After the application declares and obtains permission to record audio, an AudioRecord object can be initialized by passing several parameters into the constructor. (Alternatively, AudioRecord.Builder can be used, but the process is essentially the same for both). The constructor takes flags indicating the audio source, the sample rate in Hertz, whether the channel configuration is stereo or mono, and the size of the internal buffer for audio data. There are a few settings that are guaranteed to be supported on all Android devices; refer to the documentation to maximize compatibility.

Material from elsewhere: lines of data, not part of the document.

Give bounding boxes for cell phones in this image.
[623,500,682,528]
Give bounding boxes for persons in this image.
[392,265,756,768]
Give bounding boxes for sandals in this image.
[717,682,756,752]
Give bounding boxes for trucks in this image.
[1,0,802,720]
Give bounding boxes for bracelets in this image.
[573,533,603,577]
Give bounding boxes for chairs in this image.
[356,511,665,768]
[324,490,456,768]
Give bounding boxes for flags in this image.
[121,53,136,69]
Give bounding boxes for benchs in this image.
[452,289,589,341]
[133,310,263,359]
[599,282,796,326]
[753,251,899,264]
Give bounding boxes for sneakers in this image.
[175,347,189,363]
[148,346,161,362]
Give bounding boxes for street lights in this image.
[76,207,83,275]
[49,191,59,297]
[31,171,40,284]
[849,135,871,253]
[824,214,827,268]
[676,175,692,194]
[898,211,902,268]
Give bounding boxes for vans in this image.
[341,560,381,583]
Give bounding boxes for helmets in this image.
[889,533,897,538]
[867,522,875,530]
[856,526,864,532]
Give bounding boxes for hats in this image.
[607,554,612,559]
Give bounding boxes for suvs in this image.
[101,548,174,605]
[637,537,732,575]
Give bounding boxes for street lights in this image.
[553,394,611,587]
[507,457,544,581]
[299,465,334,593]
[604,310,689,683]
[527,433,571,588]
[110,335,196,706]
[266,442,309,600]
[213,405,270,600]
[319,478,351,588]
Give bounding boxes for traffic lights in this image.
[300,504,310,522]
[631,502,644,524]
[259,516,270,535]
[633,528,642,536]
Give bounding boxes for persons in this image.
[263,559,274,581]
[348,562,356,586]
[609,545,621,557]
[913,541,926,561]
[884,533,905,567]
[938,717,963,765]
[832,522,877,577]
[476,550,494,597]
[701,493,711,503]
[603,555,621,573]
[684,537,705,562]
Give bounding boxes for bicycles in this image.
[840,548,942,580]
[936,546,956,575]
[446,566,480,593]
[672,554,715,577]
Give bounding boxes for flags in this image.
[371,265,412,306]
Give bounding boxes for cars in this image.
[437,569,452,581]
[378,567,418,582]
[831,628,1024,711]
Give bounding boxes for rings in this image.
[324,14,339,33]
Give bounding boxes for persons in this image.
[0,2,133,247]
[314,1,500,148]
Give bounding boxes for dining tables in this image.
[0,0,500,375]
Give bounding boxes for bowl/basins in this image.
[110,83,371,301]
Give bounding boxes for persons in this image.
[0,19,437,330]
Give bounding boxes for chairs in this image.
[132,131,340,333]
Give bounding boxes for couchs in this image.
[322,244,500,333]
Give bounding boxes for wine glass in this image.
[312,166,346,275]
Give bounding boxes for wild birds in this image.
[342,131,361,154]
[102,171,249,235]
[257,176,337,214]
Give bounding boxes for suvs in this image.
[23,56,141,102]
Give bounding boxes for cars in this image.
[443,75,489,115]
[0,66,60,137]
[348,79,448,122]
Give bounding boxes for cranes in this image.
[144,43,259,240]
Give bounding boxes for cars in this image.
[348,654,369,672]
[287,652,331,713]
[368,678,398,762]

Note: Make use of the getMinBufferSize() method when creating an AudioRecord object to ensure the internal buffer is sufficiently large given the device hardware. Also be sure to check that initialization didn’t fail silently before continuing. Both of these are demonstrated in the code sample below. Also note that we plan to write byte arrays, so we use 8-bit encoding, but be careful – this encoding is not necessary supported across devices. Use short arrays and 16-bit encoding to be fully sure of compatibility. 

static final int AUDIO_SOURCE = MediaRecorder.AudioSource.MIC; // for raw audio, use MediaRecorder.AudioSource.UNPROCESSED, see note in MediaRecorder section
static final int SAMPLE_RATE = 44100;
static final int CHANNEL_CONFIG = AudioFormat.CHANNEL_IN_MONO;
static final int AUDIO_FORMAT = AudioFormat.ENCODING_PCM_8BIT;
static final int BUFFER_SIZE_RECORDING = AudioRecord.getMinBufferSize(SAMPLE_RATE, CHANNEL_CONFIG, AUDIO_FORMAT);
 
protected AudioRecord audioRecord;
 
private void startRecording() {
 
        audioRecord = new AudioRecord(AUDIO_SOURCE, SAMPLE_RATE, CHANNEL_CONFIG, AUDIO_FORMAT, BUFFER_SIZE_RECORDING);
 
        if (audioRecord.getState() != AudioRecord.STATE_INITIALIZED) { // check for proper initialization
            Log.e(TAG, "error initializing " + e.printStackTrace());
            return;
        }
 
        audioRecord.startRecording();
         
}

To actually obtain the audio data, a separate thread should be dedicated to polling the AudioRecord object to avoid freezing the app’s UI. Create a new Thread with a custom implementation of Runnable. Inside the run() method, we continuously read data from AudioRecord into a buffer until an external event (e.g., the press of a button) indicates we should stop. In the code below, after the AudioRecord object has started recording, the writeAudioData() method is called inside the run() method of the thread we just made. While this post won’t go into detail on how to use threading, you can read through this Android guide to learn more. 

We take the raw audio bytes and write them to a file. AudioRecord uses PCM encoding, so that’s the kind of data the file will hold. The read() method fills the passed in array with the amount of bytes requested in the third parameter, and returns the amount of bytes successfully read. The thread will block until enough samples have been captured to deliver the requested number, meaning that whatever operations are done with the filled buffer should be completed before the next batch of samples is ready. Here, we perform a file write for the sake of simplicity, but to ensure that no data is missed, we would ideally handle this writing in a separate thread with an independent buffer. 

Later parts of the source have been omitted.